▸ What is being asked:
Print the records below exactly, omitting all pictures.
───── Records supplied
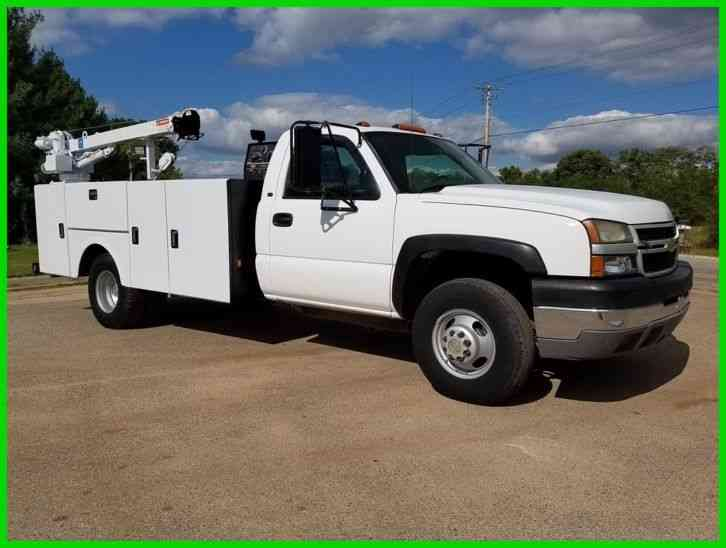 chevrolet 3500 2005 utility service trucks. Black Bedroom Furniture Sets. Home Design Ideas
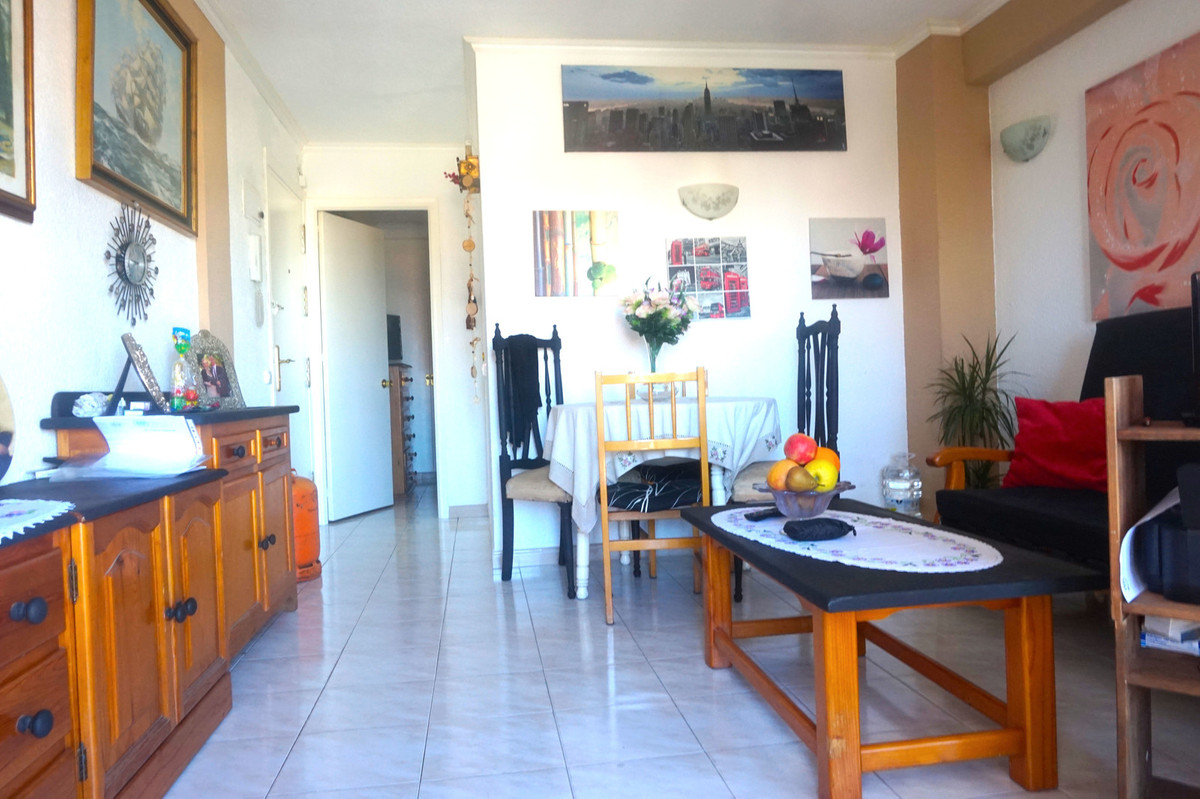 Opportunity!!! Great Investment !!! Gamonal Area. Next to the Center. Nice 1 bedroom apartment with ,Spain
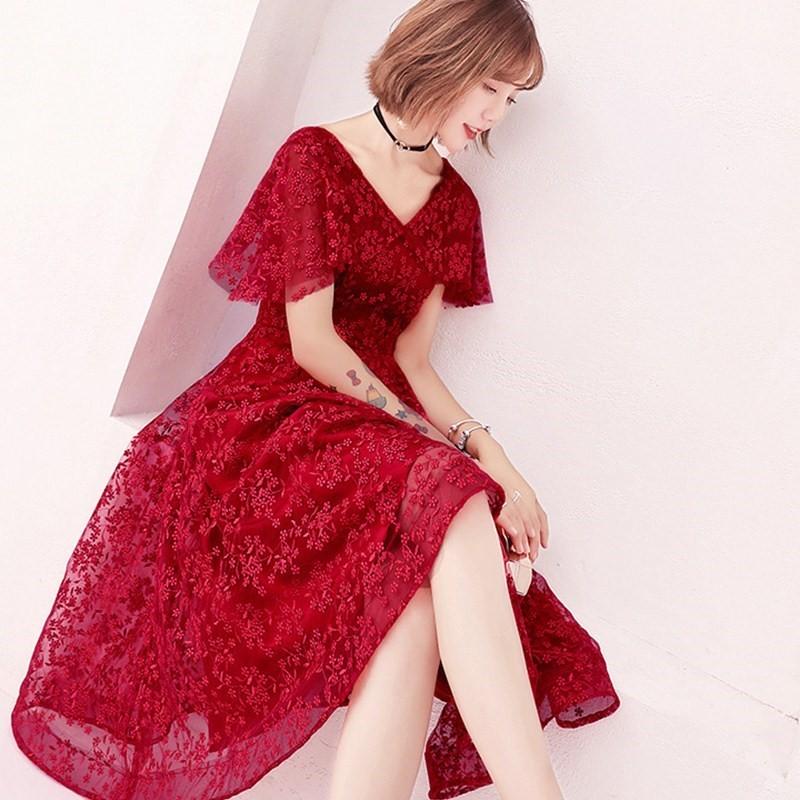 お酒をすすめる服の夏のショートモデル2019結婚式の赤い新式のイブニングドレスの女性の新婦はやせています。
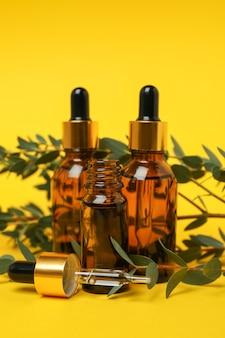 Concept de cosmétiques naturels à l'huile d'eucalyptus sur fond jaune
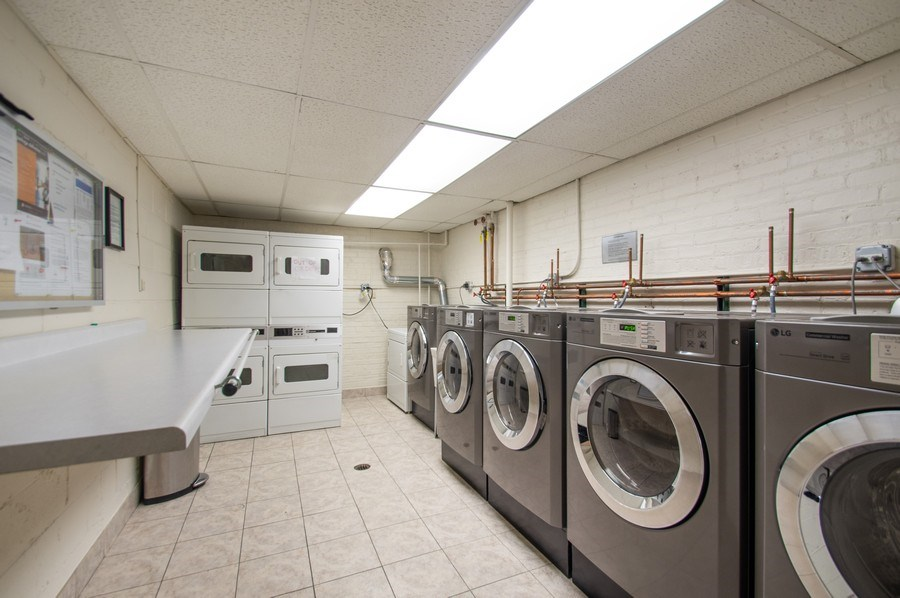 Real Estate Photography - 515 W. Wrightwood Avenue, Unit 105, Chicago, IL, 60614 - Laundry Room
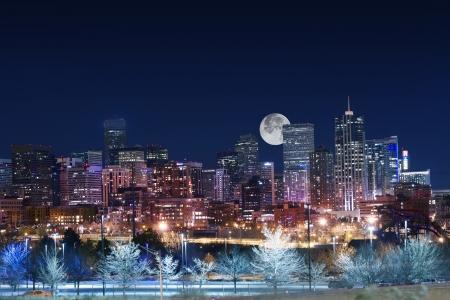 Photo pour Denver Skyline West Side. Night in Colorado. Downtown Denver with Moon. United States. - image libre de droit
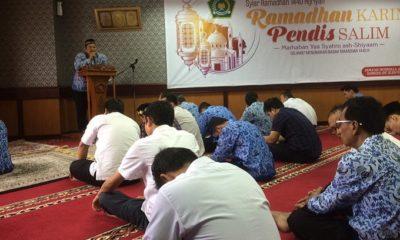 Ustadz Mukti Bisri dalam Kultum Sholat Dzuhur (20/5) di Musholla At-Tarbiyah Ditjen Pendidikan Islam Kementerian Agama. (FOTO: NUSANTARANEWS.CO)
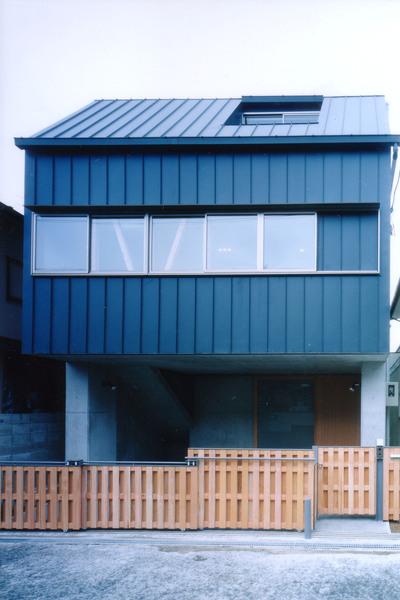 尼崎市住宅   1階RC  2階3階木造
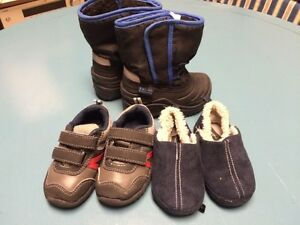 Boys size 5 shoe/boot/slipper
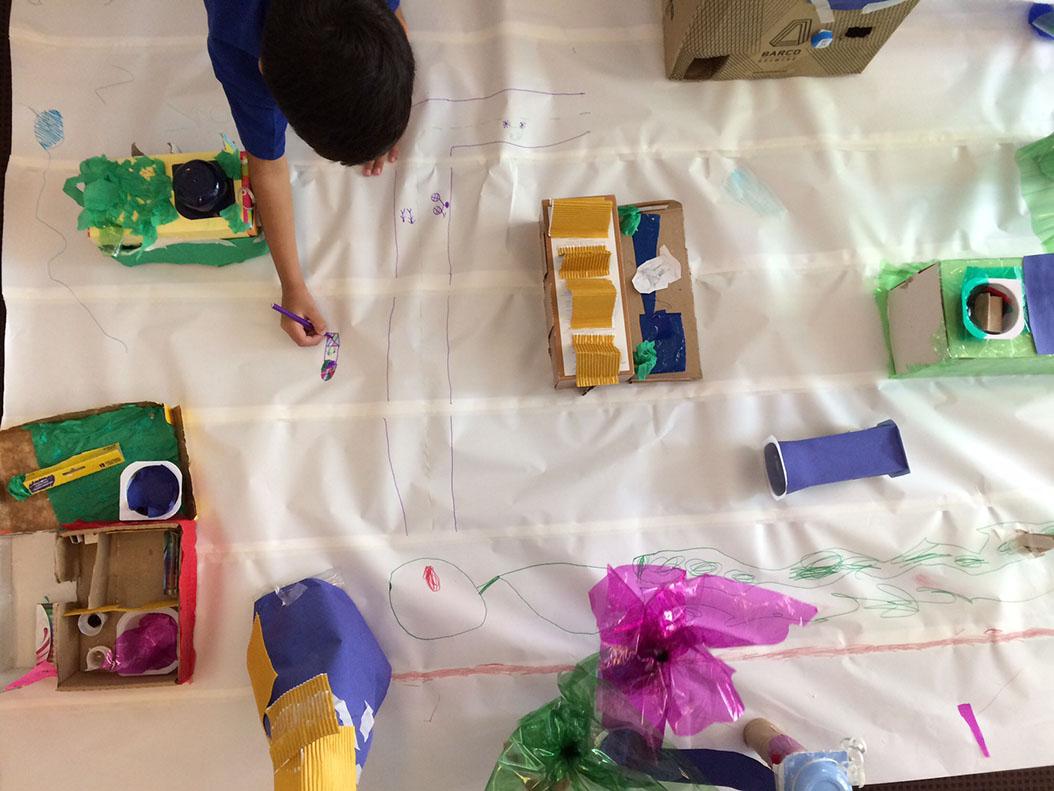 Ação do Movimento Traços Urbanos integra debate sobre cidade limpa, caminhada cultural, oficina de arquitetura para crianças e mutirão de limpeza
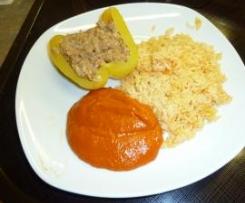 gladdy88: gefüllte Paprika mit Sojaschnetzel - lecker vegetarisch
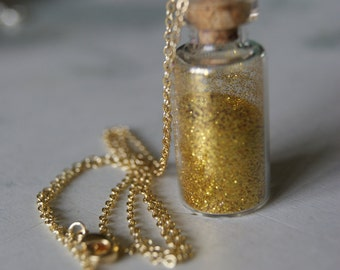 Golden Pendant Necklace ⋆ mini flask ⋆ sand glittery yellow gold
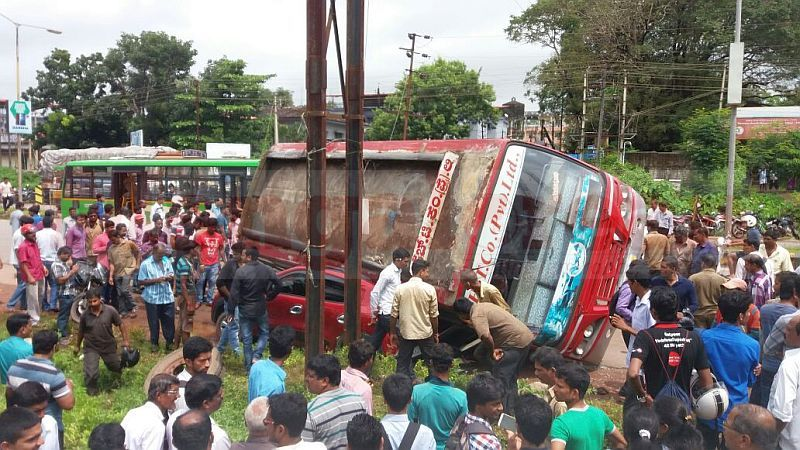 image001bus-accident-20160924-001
──────────
▸ Response to the exercise:
 chevrolet 3500 2005 utility service trucks. Black Bedroom Furniture Sets. Home Design Ideas
 Opportunity!!! Great Investment !!! Gamonal Area. Next to the Center. Nice 1 bedroom apartment with ,Spain
 お酒をすすめる服の夏のショートモデル2019結婚式の赤い新式のイブニングドレスの女性の新婦はやせています。
 Concept de cosmétiques naturels à l'huile d'eucalyptus sur fond jaune
 Real Estate Photography - 515 W. Wrightwood Avenue, Unit 105, Chicago, IL, 60614 - Laundry Room
 Photo pour Denver Skyline West Side. Night in Colorado. Downtown Denver with Moon. United States. - image libre de droit
 Ustadz Mukti Bisri dalam Kultum Sholat Dzuhur (20/5) di Musholla At-Tarbiyah Ditjen Pendidikan Islam Kementerian Agama. (FOTO: NUSANTARANEWS.CO)
 尼崎市住宅   1階RC  2階3階木造
 Boys size 5 shoe/boot/slipper
 Ação do Movimento Traços Urbanos integra debate sobre cidade limpa, caminhada cultural, oficina de arquitetura para crianças e mutirão de limpeza
 gladdy88: gefüllte Paprika mit Sojaschnetzel - lecker vegetarisch
 Golden Pendant Necklace ⋆ mini flask ⋆ sand glittery yellow gold
 image001bus-accident-20160924-001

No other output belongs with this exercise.